South Africa News

Mpumalanga Health Dept reported to PP for construction delays

ActionSA in Mpumalanga has reported the provincial Health Department to the Public Protector for the delays in the completion of the R1.4 billion Middleburg Hospital. The construction of the hospital started in 2017, and it was expected to be completed by 2020. The party claims that the Auditor-General had made a number of findings that include corruption and none payment of the contractor.

ActionSA suspects that the delays are deliberate and smack of corruption. The 350-bed hospital is expected to service communities in the Steve Tshwete Municipality and surrounding areas. Mpumalanga ActionSA chairperson, Thoko Mashiane, says public infrastructure projects have been captured.

“We heard that the committee of the legislature came here and the Auditor-General investigated issues. So we waited for the report to be given to the community because remember this is not an ActionSA issue, it’s a community issue. People of Nkanala; in particular Steve Tshwete have no hospital. That hospital is too small for them. We were happy as ActionSA that there is a district hospital with 250 to 300 beds that is being build but is not finishing.”

Members of the community are also concerned about the long delay in the completion of the hospital which will replace the old Middleburg Hospital.

“By this time they were supposed to have finished. They are quiet, they don’t tell us what going on, because the hospital we currently have has poor service.”

“This year 2023 it was suppose to work. I see the containers but I don’t see the workers.”

The provincial Public Works spokesperson, Bongani Dlamini, has blamed the delays on community protests and the outbreak of COVID-19 among others.

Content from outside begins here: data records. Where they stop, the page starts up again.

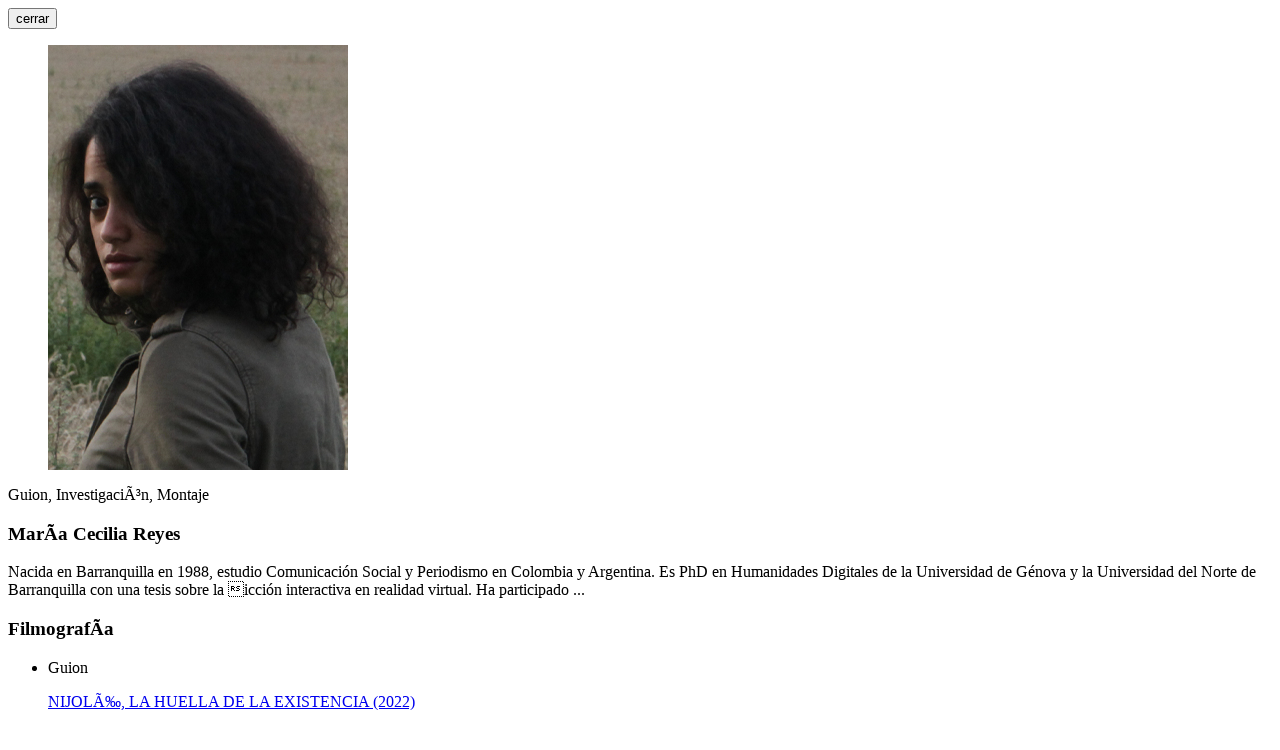

--- FILE ---
content_type: text/html
request_url: https://www.proimagenescolombia.com/secciones/cine_colombiano/peliculas_colombianas/resumen-persona.php?nt=4547
body_size: 3108
content:

<div class="gFancyT">
    <!--Resumen persona-->
    <div class="cFDetails flagColor">
        <button type="button" class="cboxCF btnCF">cerrar</button>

“However, I must say that the media statement issued by the set organisation is misleading because the Auditor-General did investigations within the hospital. There were no issues of corruption whatsoever that was raised by the Auditor-General. The construction started around 2018 and it was affected by COVID-19 and disruptions by community members. So called business forums also contributed to the delays.” The provincial Health Department has refused to comment.